Apabila Pemilu dan Pilkada Serentak 2024 masih beriringan dengan pandemi covid-19, dia merasa perlunya adaptasi pengaturan yang secara substansi tak menyalahi aturan perundang-undangan. "Misalnya bisa KPU yang mendatangi parpol, bukan lagi parpol mendatangi KPU yang biasanya membawa massa sehingg membuat kerumunan. Hal ini kan tidak dilarang dalam undang-undang," tutur peraih gelar doktor hukum dari University of New South Wales, Australia dan master ilmu hukum Erasmus Universiteit Rotterdam, Belanda ini.

Fritz menjelaskan, sejauh ini demokrasi Indonesia sudah mengalami perjalanan panjang. Dia menunjukkan adanya evolusi proses kepemiluan seperti dari pemilihan presiden oleh anggota MPR menjadi dipilih oleh rakyat. "Parpol (partai politik) dulu era Orba hanya ada tiga kemudian terjadi liberalisasi, berpindah sistem proporsional tertutup, dan saat ini menjadi pemilihan dengan proporsional terbuka. Begitu pula dengan kepala daerah yang dulu ditentukan pusat berganti sistem penunjukan, dipilih DPRD hingga saat ini menjadi dipilih langsung," sebutnya.

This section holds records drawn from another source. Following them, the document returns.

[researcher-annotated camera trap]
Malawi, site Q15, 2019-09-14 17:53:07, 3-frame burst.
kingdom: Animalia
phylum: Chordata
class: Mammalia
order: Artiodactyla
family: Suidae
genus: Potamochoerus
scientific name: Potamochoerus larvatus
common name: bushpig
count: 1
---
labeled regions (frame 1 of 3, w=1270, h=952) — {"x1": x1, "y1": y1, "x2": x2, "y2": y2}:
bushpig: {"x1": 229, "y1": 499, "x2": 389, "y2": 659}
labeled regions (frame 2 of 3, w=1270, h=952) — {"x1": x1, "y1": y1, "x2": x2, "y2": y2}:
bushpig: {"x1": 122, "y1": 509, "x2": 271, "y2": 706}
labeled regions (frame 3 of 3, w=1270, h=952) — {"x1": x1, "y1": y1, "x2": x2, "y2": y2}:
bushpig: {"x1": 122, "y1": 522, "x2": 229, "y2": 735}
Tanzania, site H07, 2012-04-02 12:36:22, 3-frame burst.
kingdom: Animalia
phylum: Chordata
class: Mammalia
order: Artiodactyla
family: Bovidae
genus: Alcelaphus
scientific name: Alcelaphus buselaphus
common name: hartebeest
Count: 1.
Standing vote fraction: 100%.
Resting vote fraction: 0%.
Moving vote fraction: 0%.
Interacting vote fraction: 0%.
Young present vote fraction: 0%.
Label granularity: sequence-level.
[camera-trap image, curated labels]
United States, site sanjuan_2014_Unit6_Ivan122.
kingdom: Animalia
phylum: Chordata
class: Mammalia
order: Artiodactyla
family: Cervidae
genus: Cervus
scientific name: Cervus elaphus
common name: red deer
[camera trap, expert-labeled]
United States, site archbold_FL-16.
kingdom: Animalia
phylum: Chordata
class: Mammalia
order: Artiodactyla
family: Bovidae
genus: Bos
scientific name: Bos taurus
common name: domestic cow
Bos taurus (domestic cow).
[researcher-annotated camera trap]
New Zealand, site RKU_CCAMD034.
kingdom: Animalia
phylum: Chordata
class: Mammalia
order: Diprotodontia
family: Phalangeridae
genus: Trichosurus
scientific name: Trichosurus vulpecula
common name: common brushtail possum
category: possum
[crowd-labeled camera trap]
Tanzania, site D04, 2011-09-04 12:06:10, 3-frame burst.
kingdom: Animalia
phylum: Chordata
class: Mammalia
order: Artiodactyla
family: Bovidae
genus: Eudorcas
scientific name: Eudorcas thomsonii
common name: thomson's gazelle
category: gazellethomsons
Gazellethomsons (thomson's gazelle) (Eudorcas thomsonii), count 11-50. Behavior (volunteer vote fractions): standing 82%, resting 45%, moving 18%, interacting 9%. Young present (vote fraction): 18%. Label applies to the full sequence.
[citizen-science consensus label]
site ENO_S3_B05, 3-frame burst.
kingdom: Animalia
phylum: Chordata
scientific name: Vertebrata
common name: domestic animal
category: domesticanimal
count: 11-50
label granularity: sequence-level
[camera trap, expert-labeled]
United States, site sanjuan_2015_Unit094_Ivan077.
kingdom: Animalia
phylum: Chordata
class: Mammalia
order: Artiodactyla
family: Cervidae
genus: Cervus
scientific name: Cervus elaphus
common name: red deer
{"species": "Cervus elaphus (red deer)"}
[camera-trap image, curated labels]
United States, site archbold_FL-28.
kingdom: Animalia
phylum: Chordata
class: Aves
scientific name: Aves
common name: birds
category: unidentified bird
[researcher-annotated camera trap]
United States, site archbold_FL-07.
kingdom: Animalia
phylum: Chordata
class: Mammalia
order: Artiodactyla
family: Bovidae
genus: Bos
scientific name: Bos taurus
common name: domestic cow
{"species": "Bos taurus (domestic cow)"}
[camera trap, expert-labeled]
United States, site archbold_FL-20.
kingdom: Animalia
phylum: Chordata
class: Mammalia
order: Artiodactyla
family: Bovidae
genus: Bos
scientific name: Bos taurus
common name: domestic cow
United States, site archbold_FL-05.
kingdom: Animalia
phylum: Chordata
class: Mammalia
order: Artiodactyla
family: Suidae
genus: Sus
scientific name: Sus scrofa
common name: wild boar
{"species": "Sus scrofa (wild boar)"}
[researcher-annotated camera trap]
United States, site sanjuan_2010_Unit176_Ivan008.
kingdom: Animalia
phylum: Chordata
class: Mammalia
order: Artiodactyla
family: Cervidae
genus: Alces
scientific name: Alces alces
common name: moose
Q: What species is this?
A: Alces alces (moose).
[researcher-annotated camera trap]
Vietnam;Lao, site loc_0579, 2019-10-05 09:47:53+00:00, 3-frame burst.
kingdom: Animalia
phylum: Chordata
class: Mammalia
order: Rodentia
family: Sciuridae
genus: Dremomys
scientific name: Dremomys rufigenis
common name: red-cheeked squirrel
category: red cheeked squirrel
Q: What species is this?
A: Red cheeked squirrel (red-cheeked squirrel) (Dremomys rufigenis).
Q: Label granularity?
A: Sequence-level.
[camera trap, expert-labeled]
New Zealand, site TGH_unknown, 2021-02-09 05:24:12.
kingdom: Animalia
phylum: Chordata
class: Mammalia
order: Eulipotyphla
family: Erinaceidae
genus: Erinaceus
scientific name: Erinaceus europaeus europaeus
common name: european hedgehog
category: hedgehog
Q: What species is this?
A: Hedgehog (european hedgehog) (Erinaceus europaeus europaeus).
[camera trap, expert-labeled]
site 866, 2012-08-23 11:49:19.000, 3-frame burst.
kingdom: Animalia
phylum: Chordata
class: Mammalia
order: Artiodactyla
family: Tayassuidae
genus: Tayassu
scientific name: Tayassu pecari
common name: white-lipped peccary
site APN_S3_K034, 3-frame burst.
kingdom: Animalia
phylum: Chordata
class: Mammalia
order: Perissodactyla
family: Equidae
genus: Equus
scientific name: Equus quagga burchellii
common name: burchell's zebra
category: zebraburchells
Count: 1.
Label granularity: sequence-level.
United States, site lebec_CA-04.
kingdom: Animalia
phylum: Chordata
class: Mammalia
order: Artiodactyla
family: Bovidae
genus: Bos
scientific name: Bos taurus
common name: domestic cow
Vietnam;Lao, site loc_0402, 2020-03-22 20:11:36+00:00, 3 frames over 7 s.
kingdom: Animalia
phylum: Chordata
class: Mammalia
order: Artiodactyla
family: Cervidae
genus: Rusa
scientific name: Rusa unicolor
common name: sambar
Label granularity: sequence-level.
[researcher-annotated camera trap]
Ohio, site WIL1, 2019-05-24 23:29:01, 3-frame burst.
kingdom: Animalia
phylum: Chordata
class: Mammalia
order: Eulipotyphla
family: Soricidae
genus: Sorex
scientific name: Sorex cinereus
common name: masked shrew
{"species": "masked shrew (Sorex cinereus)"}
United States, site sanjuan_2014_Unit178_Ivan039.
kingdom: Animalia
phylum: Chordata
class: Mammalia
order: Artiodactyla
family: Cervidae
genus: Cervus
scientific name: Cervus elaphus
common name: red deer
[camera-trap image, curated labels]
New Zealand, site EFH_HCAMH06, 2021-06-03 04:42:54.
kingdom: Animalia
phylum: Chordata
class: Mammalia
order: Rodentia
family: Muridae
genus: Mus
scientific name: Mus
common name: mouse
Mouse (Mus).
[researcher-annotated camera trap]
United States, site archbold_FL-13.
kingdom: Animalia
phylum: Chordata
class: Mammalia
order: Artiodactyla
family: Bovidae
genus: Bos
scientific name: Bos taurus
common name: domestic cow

Secara penyelenggara pemilu, tambah dia, juga mengalami perkembangan secara signifikan. "Sudah ada pembagian tugas yang jelas agar penyelenggara pemilu bisa profesional dan berintegritas guna melahirkan proses pemilu yang luber dan jurdil. "Ada KPU dengan tugasnya, Bawaslu dalam pengawasan pemilu dan kewenangan hukum kepemiluan yang melekat serta DKPP memastikan integritas penyelenggara pemilu. Saya yakin dan percaya saat ini bagaimana bisa memanfaatkan teknologi lebih besar lagi. Pada Pilkada Serentak 2020 sudah mulai dicoba. Kita yakin bisa lebih baik lagi," imbuh dia.

Perlu diketahui, acara ini diikuti sejumlah narasumber seperti Direktur Jenderal Politik dan Pemerintahan Umum Kementerian Dalam Negeri (Kemendagri) Bahtiar, Komisioner KPU Evi Novida Ginting, sejumlah akademisi. Para peserta sendiri kebanyakan merupakan perangkat aparatur sipil negara (ASN) dari berbagai daerah di Indonesia dan sejumlah petugas kepolisian dan TNI dari berbagai daerah.